Excerpted text →

<<<<

The clock is ticking in A new era

  • May 9, 2015, 4:27 a.m.
  • |
  • Public

This week, a lady was admitted to our ward with a suspected blood clot. She had with her her six day old baby, as she was breastfeeding. You can imagine the stir this caused on the ward, anyone comes along with kids or animals and everything gets dropped. The whole ward ground to a halt for 45 minutes the other day because a man came by with a guide dog!

When the time came for her scan, her husband still hadn’t arrived so I ended up minding the baby. He was absolutely beautiful, ridiculously alert, and so calm and well behaved. He had a little cry and wouldn’t settle so I picked him up and rocked him and he just lay there, wide awake, taking it all in.

The patient’s husband arrived and was delighted he was able to finish his coffee before having to take over baby duty, and frankly he’d have had to have wrestled the kid off me, I was in heaven!

We were chit chatting and he said he couldn’t believe how many staff work bank holidays, and how the level of pay is disgraceful, and we’re all worth so much more. On the one hand it’s hard to argue with that, none of us would say no to a payrise! But when you’re holding a freshly cooked baby in your arms, and you’re sitting in a gown because you were about to give chemo before you had to go babysit, it was the easiest thing in the world to look that man in the eye and say, with honesty, not all riches are financial, there are bigger perks than money when you do this job.

>>>>

Stored data →
<<<<

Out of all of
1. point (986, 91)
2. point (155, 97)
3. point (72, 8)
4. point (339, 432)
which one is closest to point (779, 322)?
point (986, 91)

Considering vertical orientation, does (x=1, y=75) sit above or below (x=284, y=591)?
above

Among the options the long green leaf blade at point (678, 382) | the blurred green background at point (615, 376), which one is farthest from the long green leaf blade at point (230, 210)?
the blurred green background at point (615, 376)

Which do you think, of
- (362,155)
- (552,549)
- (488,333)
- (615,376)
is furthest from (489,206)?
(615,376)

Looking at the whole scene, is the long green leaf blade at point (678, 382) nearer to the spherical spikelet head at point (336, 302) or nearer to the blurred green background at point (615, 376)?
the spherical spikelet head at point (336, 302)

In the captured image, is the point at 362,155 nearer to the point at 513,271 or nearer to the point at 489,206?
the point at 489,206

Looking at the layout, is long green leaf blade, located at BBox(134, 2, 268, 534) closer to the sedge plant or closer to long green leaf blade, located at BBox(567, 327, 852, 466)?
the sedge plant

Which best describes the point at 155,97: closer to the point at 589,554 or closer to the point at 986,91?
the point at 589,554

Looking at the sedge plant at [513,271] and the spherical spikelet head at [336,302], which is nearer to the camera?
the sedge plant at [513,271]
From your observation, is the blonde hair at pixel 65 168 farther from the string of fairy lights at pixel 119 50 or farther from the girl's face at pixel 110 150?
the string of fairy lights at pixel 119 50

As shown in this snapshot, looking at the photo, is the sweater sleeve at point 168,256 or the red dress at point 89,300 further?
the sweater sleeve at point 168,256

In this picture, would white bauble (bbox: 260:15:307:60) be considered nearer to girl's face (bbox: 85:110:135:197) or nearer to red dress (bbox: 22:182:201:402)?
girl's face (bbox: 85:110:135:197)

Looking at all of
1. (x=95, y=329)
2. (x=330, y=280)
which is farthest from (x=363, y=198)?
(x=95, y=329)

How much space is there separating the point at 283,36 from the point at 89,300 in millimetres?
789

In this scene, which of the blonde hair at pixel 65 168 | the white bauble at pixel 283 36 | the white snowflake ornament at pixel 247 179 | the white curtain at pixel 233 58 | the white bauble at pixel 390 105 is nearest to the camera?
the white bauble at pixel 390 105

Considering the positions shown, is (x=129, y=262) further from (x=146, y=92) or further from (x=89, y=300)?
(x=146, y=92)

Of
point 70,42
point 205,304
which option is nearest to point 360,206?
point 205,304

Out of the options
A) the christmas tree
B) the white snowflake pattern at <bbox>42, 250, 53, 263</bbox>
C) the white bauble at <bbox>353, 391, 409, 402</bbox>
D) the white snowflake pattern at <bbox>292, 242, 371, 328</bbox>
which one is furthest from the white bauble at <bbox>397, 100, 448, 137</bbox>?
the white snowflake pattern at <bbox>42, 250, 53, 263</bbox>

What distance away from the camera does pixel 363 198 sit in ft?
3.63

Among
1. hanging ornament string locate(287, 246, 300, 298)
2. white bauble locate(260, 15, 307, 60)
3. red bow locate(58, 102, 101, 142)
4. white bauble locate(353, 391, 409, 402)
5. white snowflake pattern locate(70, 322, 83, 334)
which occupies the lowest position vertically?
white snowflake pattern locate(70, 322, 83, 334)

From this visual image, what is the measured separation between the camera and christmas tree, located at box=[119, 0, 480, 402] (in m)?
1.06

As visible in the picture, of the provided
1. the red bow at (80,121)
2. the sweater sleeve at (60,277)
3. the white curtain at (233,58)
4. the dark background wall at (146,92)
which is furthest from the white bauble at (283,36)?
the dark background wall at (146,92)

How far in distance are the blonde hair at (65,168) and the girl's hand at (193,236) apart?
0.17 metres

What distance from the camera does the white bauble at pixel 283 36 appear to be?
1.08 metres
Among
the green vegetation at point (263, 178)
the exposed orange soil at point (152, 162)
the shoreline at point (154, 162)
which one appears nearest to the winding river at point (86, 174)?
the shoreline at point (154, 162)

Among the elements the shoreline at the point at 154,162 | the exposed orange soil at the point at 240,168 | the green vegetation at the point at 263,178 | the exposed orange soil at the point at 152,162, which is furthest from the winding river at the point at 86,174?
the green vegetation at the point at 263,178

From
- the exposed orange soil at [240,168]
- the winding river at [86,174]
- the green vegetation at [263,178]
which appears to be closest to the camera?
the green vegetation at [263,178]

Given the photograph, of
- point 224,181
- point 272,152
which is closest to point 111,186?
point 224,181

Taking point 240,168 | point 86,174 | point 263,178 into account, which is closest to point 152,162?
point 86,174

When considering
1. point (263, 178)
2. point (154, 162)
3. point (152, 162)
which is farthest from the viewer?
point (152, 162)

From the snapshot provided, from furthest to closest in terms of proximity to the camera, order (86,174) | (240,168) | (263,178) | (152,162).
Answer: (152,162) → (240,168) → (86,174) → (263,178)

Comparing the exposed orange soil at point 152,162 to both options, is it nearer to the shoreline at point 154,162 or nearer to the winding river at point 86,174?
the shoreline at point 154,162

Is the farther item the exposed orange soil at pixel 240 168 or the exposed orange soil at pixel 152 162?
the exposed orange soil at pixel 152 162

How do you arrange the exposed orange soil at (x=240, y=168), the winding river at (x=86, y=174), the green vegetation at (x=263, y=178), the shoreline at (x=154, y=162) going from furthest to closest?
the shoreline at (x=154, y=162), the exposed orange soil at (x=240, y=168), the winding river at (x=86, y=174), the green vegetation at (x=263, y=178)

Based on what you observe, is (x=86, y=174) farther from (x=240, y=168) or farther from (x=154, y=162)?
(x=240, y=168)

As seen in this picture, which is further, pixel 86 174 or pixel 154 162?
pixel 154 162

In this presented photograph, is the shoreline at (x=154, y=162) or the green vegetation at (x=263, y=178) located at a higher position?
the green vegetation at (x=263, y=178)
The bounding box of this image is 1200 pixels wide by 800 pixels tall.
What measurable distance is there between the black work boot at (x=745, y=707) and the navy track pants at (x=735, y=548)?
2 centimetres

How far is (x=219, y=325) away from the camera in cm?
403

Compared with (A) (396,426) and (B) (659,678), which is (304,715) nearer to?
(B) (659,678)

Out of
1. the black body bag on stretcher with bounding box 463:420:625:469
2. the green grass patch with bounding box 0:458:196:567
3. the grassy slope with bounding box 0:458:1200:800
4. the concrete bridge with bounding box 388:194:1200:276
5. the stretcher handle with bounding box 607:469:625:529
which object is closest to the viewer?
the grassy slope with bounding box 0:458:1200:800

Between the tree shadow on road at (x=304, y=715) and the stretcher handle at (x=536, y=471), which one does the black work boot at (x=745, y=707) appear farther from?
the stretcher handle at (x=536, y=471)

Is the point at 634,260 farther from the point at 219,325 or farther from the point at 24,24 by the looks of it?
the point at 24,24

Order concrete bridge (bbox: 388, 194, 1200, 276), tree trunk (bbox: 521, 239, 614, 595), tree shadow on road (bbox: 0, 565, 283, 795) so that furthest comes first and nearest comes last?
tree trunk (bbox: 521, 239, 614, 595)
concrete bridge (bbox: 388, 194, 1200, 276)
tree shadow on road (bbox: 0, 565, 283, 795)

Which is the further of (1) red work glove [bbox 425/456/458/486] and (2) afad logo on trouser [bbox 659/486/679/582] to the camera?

>>>>

Task 1 → Reproduce the part of the ward blog post starting with "This week, a" and going on through "a guide dog!".
Task 2 →
Answer these questions from the ward blog post:
(a) How old was the patient's baby?
(b) How long did the ward grind to a halt when a man came by with a guide dog?
(c) What was the writer about to give before having to mind the baby?
Task 3 → Write what comes next in the ward blog post about minding the patient's baby, starting after its final sentence.

Exercise result 1 →
This week, a lady was admitted to our ward with a suspected blood clot. She had with her her six day old baby, as she was breastfeeding. You can imagine the stir this caused on the ward, anyone comes along with kids or animals and everything gets dropped. The whole ward ground to a halt for 45 minutes the other day because a man came by with a guide dog!

Exercise result 2 →
(a) Six days old.
(b) 45 minutes.
(c) Chemo.

Exercise result 3 →
I got to spend my bank holiday working, yes, but I also got to spend my bank holiday nursing his baby, a completely unexpected turn to the day, and giving life saving drugs to patients. How many people can say that when they go to work they have the opportunity to give someone their life back?

That little boy though, it was hard not to just sit and sob looking at him. He was so incredibly precious, and it was just a stark reminder of where I’m at in my life, which is nowhere near having that.

I blame my stupid mother and her stupid cancer. Before then, I was bumbling around under the impression I’d have kids ‘someday’. Then mum was diagnosed and the biggest regret I’d have had if she’d died was that she would never have seen me with kids, that she’d have died without having grandkids. And it just switched something on inside me. And now, 4 years later, she’s absolutely fine and will probably live til she’s 90 just to spite me, but that absolute desire hasn’t gone away.

It’s the one thought that terrifies me, that I might never get to become a parent. And not just for the baby bit. For all of it. I see people in the shops with their kids of all ages, like the little boy who must have been 4, holding hands with the mannequin in marks and Spencer! When his mum told him it was time to go, he leaned up, gave the little boy mannequin a kiss, and skipped off. Absolutely heart melting.

And when we went to the theatre on Thursday, mums with their teenage daughters, sharing that time together.

I just can’t see a time when this happens for me. I know things turn on a knife edge, I know that anything could happen, entirely unexpectedly, at any time, and i lie in bed at night hoping for that, that someone will unexpectedly come into my life and make these things possible.

Xx


Camdengirl May 09, 2015

I think it's incredible that this is how you view your job - and yet I can't imagine you would go thru all the rubbish bits without some kind of higher calling...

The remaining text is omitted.